Às vezes eu podia trazer conforto, às vezes não. Às vezes eu podia inspirar ativismo. Às vezes não. Às vezes eu podia ajudar as pessoas a terem empatia com israelenses, palestinos ou Black Lives ou imigrantes ou pessoas trans. Às vezes, eu podia até mesmo ajudá-las a sentir o divino enquanto atravessávamos cada tempestade de chuva de mil anos nos golpeando implacavelmente, uma após a outra, semana após semana, com ferocidade crescente.

Às vezes, quando eu estava mais inspirado, eu conseguia ajudar as pessoas a se amarem mais. A amar o estranho, a amar o próximo, a se amarem. Mas às vezes, o preço que oramos pelo amor é a verdade. Eu sempre tentei equilibrar os dois em minhas mensagens; mas como rabino, eu precisava, como os cabalistas, ter uma inclinação para o amor.

Meu reservatório de amor não secou. Longe disso. Mas se tornou muito assustador para mim continuar a ser um apologista, a dividir os cabelos entre o que é genocídio e o que não é, ou limpeza étnica, ou antissemitismo, ou judaísmo ou Deus. Não sei quantos anos me restam, mas não posso gastá-los todos fazendo com que todos os outros se sintam melhor — mesmo quando não deveriam.
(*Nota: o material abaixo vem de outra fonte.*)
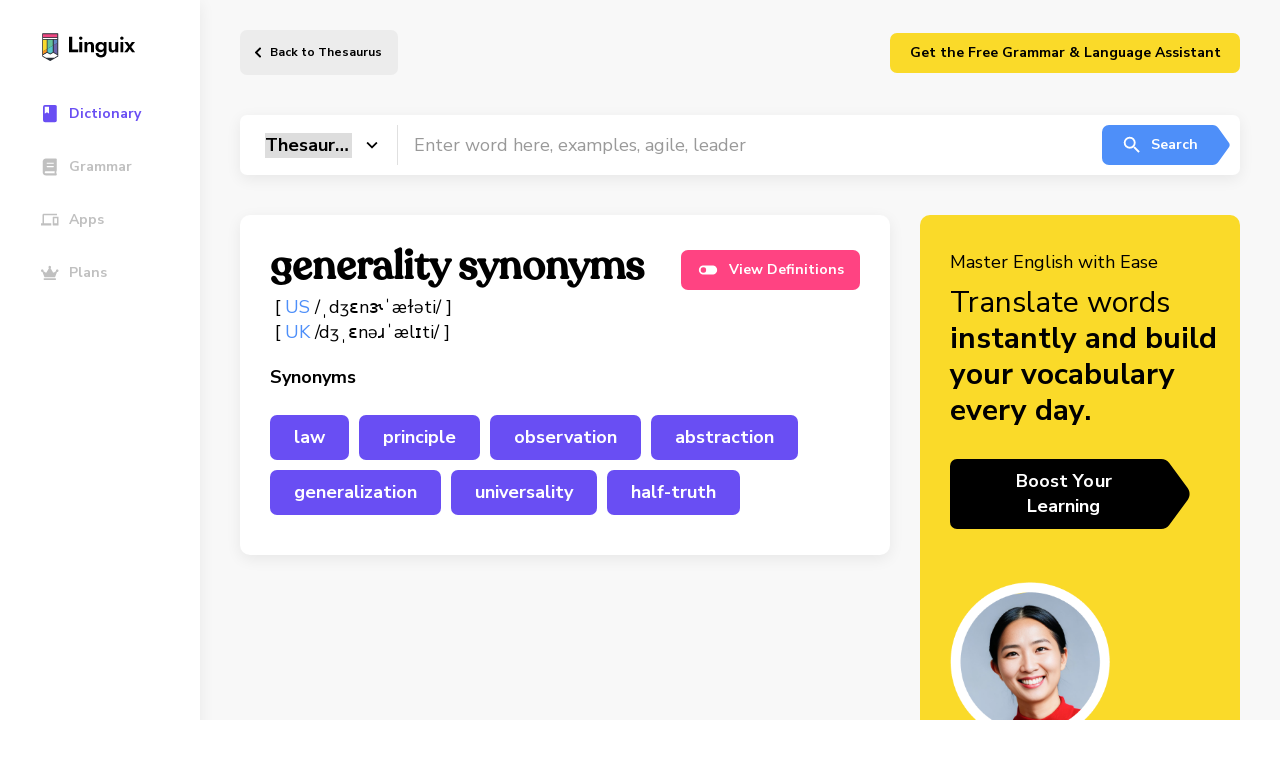

--- FILE ---
content_type: image/svg+xml
request_url: https://linguix.com/img/tw.svg
body_size: 305
content:
<svg width="21" height="17" viewBox="0 0 21 17" fill="none" xmlns="http://www.w3.org/2000/svg">
<path id="Path Copy" opacity="0.79913" fill-rule="evenodd" clip-rule="evenodd" d="M19.4916 0.312406C18.6961 0.799535 17.817 1.15475 16.8778 1.34503C16.13 0.516794 15.0608 0 13.8768 0C11.6076 0 9.76598 1.90757 9.76598 4.26089C9.76598 4.59472 9.8014 4.9193 9.87191 5.23074C6.45438 5.05361 3.42468 3.35821 1.39553 0.777627C1.04099 1.40927 0.838652 2.14164 0.838652 2.92171C0.838652 4.40008 1.56465 5.70472 2.66811 6.46775C1.99524 6.44829 1.35981 6.25412 0.80486 5.93781V5.9889C0.80486 8.05512 2.22222 9.77826 4.10509 10.1681C3.7603 10.2678 3.39662 10.3174 3.02124 10.3174C2.75614 10.3174 2.49757 10.2917 2.24687 10.2415C2.77084 11.9345 4.2886 13.1666 6.08866 13.1997C4.68127 14.3438 2.90735 15.0246 0.980806 15.0246C0.649523 15.0246 0.321535 15.0046 0 14.9667C1.81969 16.174 3.98224 16.8791 6.30346 16.8791C13.8686 16.8791 18.0042 10.3875 18.0042 4.7558C18.0042 4.56991 18.001 4.38546 17.9931 4.20397C18.797 3.60249 19.4951 2.8526 20.044 1.99857C19.3076 2.33629 18.5147 2.56695 17.6827 2.66866C18.5326 2.14164 19.1841 1.30659 19.4916 0.312406Z" fill="#1DA1F2"/>
</svg>
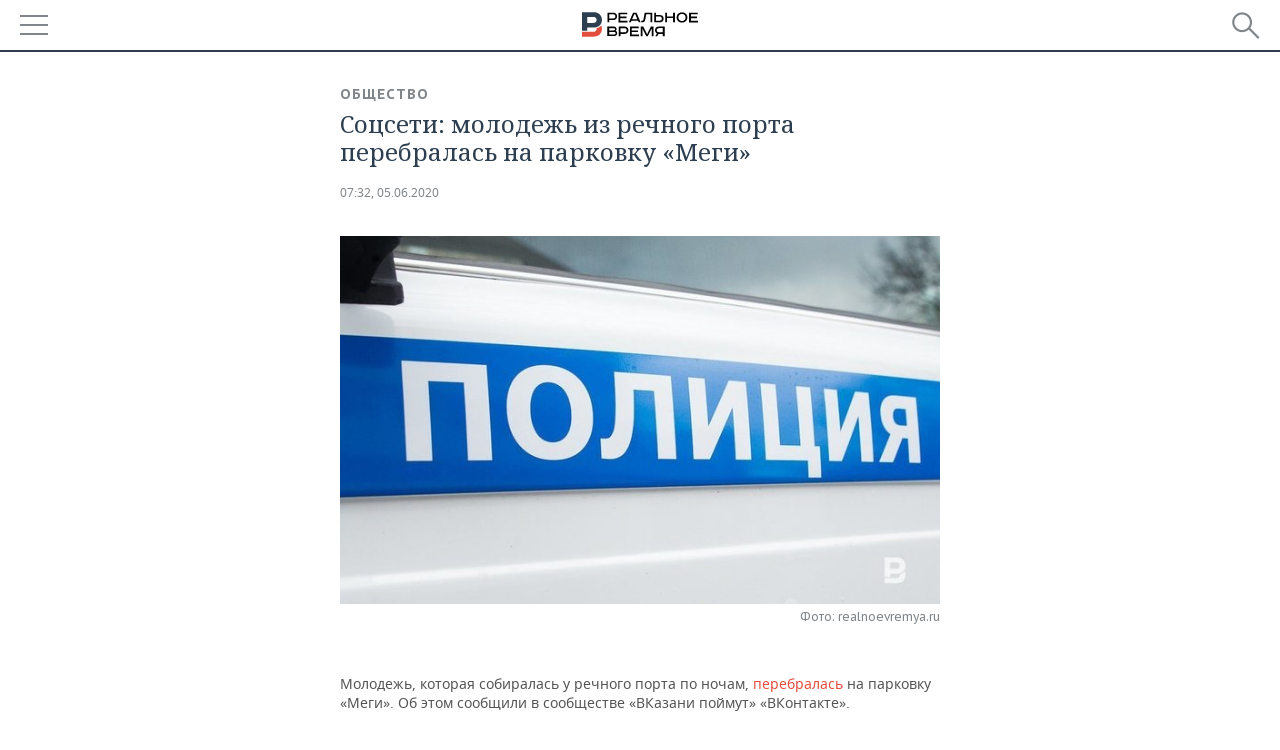

--- FILE ---
content_type: application/javascript
request_url: https://smi2.ru/counter/settings?payload=CMDnAhi25tPxvDM6JDZlYmQ5NGI0LWU1MTQtNGU4Yi1hYjY0LTZlOGY0MGIxMjkxNw&cb=_callbacks____0mkix1bta
body_size: 1521
content:
_callbacks____0mkix1bta("[base64]");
Não posso adoçar a pílula dos males do antissemitismo e do ódio, os perigos imediatos do fascismo crescente na América e do Kahanismo em Israel, a negação da ciência, a degradação das mulheres e a alteridade dos refugiados, simplesmente para manter os congregantes acalmados. Não posso dizer “Isso também passará”, quando no meu ouvido Jeremiah está gritando: “Passar? Passar? Não há ‘Passe’.’”

E é por isso que é hora de eu fazer a transição para jornalista-primeiro. O rabino ainda estará lá, mas recuando um pouco para o fundo. Você pode nem perceber. Não vou tirá-lo do meu papel timbrado. É uma grande parte de quem eu sou. Mas o contador da verdade também é.

Daqui em diante, não falo por ninguém e nada além da verdade, como eu a vejo. Nem por Deus, nem pela Torá, nem por nenhum partido político.

Em um momento em que o mundo está em colapso, e sem nenhuma indicação de que vai melhorar em breve, agora mesmo o mundo precisa de contadores de verdade muito mais do que de um grande abraço. Não posso ser sobrecarregado com o papel de padre-consolador quando preciso ser um profeta ecoando o clamor do meu rebbe-da-verdade, Jeremias.

O melhor rabino que posso ser agora é jornalista.

(Rabino Josué Hammerman é o autor de “Mensch-Marks: Lições de vida de um rabino humano” e “Abraçando Auschwitz: Forjando um judaísmo vibrante e afirmativo da vida que leva o Holocausto a sério.” Veja mais de seus escritos em sua página Substack, “Neste momento.” As opiniões expressas neste comentário não refletem necessariamente as do Religion News Service.)